REQUIRED TASK: Please gather every line from the listing below that contains the string "pointed". Case counts.

Stored dataset entries
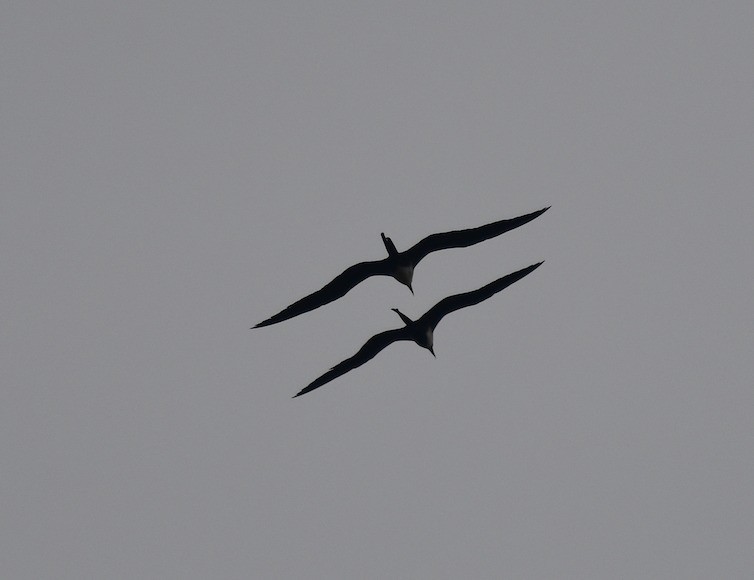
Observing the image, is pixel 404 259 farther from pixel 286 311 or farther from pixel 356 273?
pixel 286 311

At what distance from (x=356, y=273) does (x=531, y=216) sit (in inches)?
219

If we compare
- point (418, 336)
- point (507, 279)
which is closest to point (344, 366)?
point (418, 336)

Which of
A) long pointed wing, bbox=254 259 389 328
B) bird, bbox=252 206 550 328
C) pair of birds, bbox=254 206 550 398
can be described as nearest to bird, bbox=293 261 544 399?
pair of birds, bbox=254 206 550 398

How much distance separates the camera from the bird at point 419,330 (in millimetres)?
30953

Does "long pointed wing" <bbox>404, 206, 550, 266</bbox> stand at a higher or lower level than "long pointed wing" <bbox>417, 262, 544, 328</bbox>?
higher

==

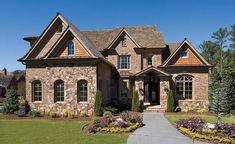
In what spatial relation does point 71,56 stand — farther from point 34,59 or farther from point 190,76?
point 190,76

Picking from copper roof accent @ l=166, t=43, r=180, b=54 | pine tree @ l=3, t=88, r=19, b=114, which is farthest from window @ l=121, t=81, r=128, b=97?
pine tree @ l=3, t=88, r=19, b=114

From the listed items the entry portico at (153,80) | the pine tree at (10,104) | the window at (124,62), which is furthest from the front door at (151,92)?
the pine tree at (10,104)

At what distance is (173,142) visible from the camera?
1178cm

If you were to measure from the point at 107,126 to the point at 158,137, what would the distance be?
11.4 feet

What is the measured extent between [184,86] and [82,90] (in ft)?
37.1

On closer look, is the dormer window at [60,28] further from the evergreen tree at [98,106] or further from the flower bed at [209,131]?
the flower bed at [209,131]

--

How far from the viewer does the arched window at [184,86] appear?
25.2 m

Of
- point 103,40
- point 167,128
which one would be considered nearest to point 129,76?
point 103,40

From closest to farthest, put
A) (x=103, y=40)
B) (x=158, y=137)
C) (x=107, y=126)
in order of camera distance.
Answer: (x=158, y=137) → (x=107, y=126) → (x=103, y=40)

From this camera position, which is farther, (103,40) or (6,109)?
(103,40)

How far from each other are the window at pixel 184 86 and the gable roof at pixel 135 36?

EXERCISE RESPONSE:
A) long pointed wing, bbox=254 259 389 328
Does "long pointed wing" <bbox>404, 206, 550, 266</bbox> stand at a higher or lower level than "long pointed wing" <bbox>417, 262, 544, 328</bbox>?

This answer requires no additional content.